*GIVEN DATA*.
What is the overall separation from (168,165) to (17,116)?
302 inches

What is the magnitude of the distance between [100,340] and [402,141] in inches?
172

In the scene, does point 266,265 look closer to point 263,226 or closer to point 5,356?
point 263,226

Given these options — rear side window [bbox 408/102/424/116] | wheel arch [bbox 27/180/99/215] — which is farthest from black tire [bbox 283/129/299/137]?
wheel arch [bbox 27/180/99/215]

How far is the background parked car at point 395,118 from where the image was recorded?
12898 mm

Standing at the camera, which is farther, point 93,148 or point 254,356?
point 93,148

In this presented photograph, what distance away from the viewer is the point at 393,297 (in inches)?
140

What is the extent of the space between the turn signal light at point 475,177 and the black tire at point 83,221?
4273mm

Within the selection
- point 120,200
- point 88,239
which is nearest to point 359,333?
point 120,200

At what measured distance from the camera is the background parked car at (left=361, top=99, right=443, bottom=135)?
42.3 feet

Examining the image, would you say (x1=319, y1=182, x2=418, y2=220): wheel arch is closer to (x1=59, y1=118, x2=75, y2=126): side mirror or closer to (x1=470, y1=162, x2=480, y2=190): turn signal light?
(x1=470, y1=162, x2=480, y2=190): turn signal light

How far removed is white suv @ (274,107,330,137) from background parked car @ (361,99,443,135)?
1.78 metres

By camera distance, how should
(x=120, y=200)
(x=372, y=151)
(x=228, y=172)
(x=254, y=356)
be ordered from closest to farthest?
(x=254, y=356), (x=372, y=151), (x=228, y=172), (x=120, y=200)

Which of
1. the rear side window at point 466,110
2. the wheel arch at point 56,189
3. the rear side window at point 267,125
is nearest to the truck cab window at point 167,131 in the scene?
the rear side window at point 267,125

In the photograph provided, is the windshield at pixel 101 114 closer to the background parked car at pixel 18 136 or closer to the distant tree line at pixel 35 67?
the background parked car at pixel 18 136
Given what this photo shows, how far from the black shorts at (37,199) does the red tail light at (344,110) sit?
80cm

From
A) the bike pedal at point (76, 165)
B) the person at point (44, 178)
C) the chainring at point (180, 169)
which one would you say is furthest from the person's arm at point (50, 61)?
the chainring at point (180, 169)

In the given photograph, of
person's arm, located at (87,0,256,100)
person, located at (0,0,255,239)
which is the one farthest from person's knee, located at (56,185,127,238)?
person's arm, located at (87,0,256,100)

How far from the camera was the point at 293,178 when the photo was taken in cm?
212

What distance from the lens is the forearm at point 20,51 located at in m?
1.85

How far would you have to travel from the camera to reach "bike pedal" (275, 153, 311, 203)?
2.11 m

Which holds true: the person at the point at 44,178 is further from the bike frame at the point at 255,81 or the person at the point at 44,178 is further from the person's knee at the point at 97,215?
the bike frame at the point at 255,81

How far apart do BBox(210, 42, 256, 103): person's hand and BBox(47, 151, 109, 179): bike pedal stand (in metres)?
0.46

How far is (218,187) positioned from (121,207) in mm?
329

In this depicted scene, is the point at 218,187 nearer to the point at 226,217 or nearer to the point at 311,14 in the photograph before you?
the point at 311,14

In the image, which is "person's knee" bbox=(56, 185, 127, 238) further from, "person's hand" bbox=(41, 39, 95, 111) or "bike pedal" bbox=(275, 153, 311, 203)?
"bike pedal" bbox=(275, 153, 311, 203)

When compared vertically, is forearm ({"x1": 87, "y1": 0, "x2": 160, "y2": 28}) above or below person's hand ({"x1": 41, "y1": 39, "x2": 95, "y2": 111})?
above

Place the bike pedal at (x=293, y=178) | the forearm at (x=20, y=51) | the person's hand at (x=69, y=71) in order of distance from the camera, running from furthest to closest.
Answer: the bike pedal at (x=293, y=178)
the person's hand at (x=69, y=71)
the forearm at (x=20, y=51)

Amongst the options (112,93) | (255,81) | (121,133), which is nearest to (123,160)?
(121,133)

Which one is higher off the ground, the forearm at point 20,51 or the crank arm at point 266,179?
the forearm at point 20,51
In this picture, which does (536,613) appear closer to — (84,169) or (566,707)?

*PROBLEM DESCRIPTION*.
Exactly reproduce the lines that run from the line with "In the image, which" through the last line of the records, inclusive.

*OUTPUT*.
In the image, which is "person's knee" bbox=(56, 185, 127, 238) further from, "person's hand" bbox=(41, 39, 95, 111) or "bike pedal" bbox=(275, 153, 311, 203)?
"bike pedal" bbox=(275, 153, 311, 203)

When compared vertically, is forearm ({"x1": 87, "y1": 0, "x2": 160, "y2": 28}) above or below person's hand ({"x1": 41, "y1": 39, "x2": 95, "y2": 111})?
above

Place the bike pedal at (x=293, y=178) | the forearm at (x=20, y=51) | the person's hand at (x=69, y=71) in order of distance from the camera, running from furthest to closest.
Answer: the bike pedal at (x=293, y=178)
the person's hand at (x=69, y=71)
the forearm at (x=20, y=51)

Amongst the options (112,93) | (255,81) | (121,133), which is nearest to (123,160)?
(121,133)

Which one is higher off the ground, the forearm at point 20,51 or the crank arm at point 266,179?
the forearm at point 20,51
In this picture, which does (536,613) appear closer to — (84,169) or (566,707)?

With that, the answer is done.